2001 was the year of the launch of the Global Compact, an initiative managed by the United Nations to promote a culture of corporate citizenship. "Over time, the focus on sustainability is growing more and more" - continues Frey - "as demonstrated in 2012 by the Rio+20 Conference: Here, the presence of the business world becomes significant". The same can be said of the Paris Agreement on Climate Change of 2015, with a significant process of joining companies to the Agenda 2030 that set the 17 Millennium Goals. And on the reason of the request to increase the involvement of companies, compared to institutional actors, the chairman of GCNI has no doubts: "It is a necessity, institutions alone cannot do it".
"Today, we have reached the point when sustainability profoundly affects the competitive choices of a company," says Professor Frey, who identifies the reason for this trend that has developed a new sensitivity to sustainable development for all actors, without underestimating the dynamics triggered by the sustainable choices of competitors and the authoritative appeal of the United Nations internationally. "Sustainability is a model of economic development that is now considered necessary".

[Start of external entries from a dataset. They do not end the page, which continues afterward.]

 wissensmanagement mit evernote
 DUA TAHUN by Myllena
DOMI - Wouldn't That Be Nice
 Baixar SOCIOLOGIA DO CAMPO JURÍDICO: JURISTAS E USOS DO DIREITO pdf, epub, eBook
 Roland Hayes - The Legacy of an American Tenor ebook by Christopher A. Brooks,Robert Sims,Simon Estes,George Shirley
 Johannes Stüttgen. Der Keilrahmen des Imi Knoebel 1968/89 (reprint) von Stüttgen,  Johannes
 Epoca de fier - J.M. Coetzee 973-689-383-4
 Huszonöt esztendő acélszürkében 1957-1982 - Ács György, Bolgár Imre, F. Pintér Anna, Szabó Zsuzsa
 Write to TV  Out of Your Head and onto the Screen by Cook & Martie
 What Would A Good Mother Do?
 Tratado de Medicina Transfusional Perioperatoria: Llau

"Today, the company’s capability to adapt to the challenge of sustainability means changing business models”. On the one hand, new operators are born with business models built specifically for them: like TESLA, that is no longer just a manufacturer of electric cars, but it’s also involved in renewable energy to power them. On the other hand, these are simple transformations of business models by companies operating in traditional sectors: for example, in the energy sector the most sensational case is that of Erg, which has completely abandoned the traditional sector of Oil & Gas to engage in renewables".
The matter becomes more complex, especially for large companies that decide to be sustainable in the many countries in which they operate: "In this case" - the expert points out - "companies try to apply business models that are homogeneous, but we must take into account the peculiarities and needs of different territorial contexts. It is an interesting and very complex challenge, because in developing countries, the social dimension of sustainability becomes an essential condition".

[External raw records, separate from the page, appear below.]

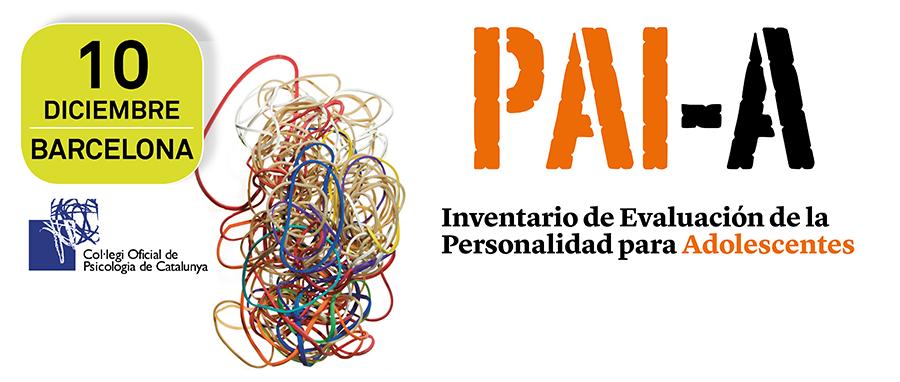 Sesión formativa gratuita del PAI-A, Inventario de Evaluación de la Personalidad para Adolescentes #Psicología #TestPsicológicos Barcelona - 10 de diciembre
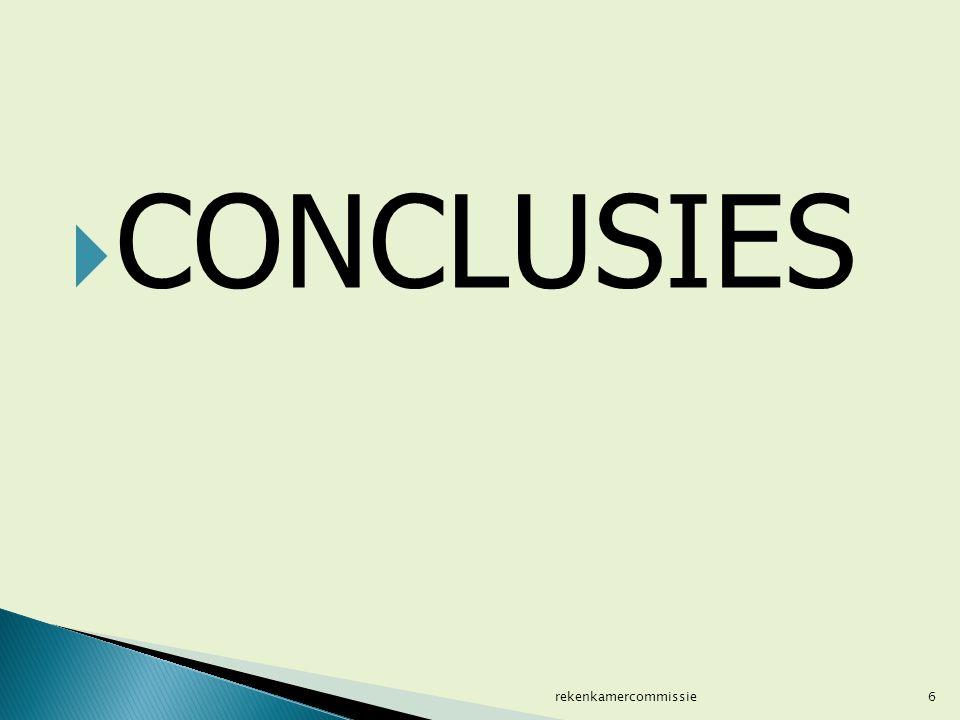  CONCLUSIES 6rekenkamercommissie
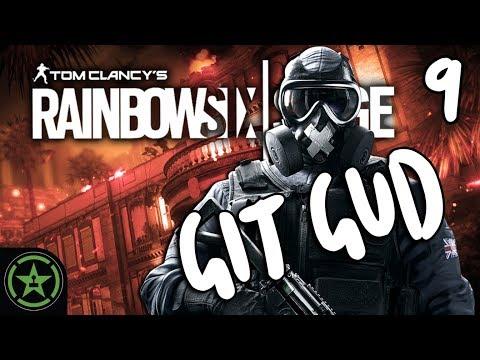 Let's Play - Rainbow Six Siege: Git Gud 9 - The Guddest One Yet
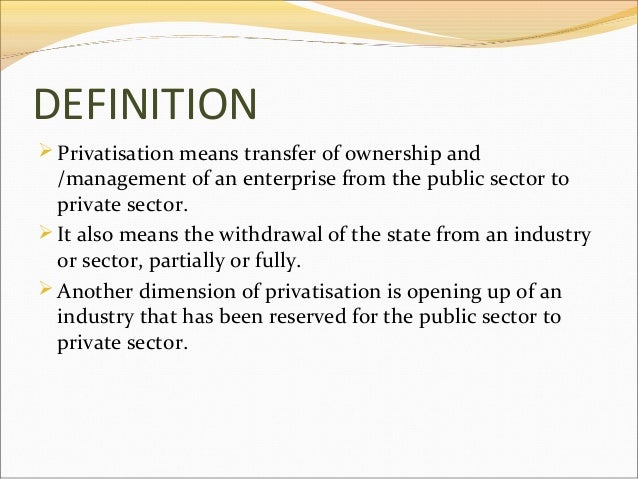 DEFINITION  Privatisation means transfer of ownership and  /management of an enterprise from the public sector to private...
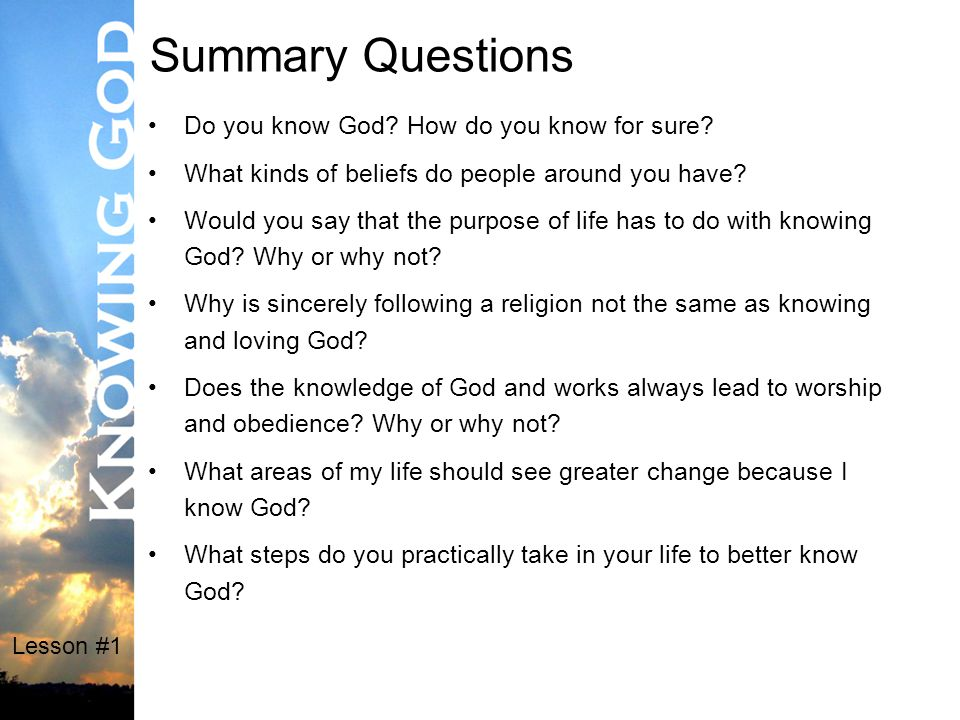Lesson #1 Summary Questions Do you know God. How do you know for sure.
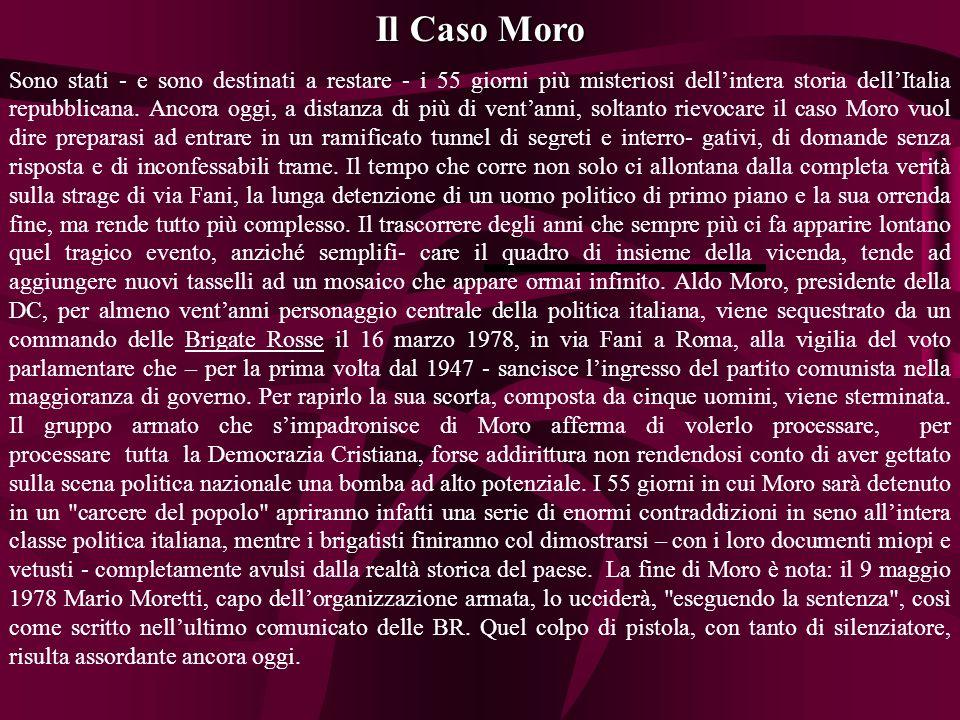 Il Caso Moro Sono stati - e sono destinati a restare - i 55 giorni più misteriosi dellintera storia dellItalia repubblicana.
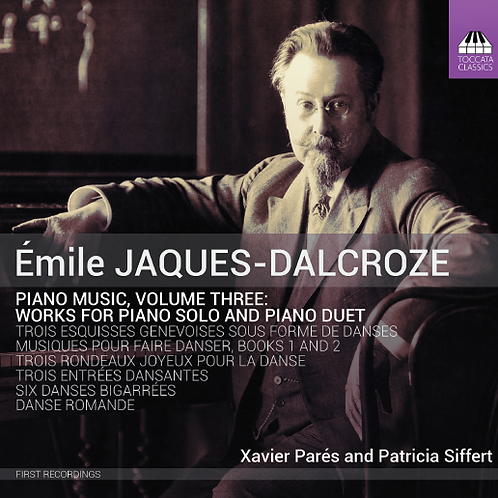 Jaques-Dalcroze: Piano Music, Vol.3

Finally, there is a third element, that according to Professor Frey, companies should never underestimate: "The ability to be adaptable to the dynamics of market evolution passes through the ability to combine innovation and sustainability. Many studies and researches show that there is a close correlation between these three factors: sustainability, innovation and internationalization".

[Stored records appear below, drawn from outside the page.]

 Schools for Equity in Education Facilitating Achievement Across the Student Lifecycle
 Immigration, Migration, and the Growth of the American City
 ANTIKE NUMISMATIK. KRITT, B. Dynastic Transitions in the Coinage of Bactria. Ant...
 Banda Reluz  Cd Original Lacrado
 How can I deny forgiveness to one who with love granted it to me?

The first Maire Tecnimont Sustainability Report
Creating Value is the title of the Sustainability Report for 2017 approved by our Group. The document shows our commitment to sustainability for the first time in a comprehensive manner, both as a creator and a distributor of value in different geographical areas.
We are aware that our role as a general contractor with a highly technological DNA enables us to have an impact on the areas in which we operate. The Sustainability Report is prepared is prepared according to the guidelines of the Global Reporting Initiative (GRI), the most advanced international standard, provides a precise picture of the key role we can play in these environments, this offering not only high-level services to our customers but also opportunities for local development.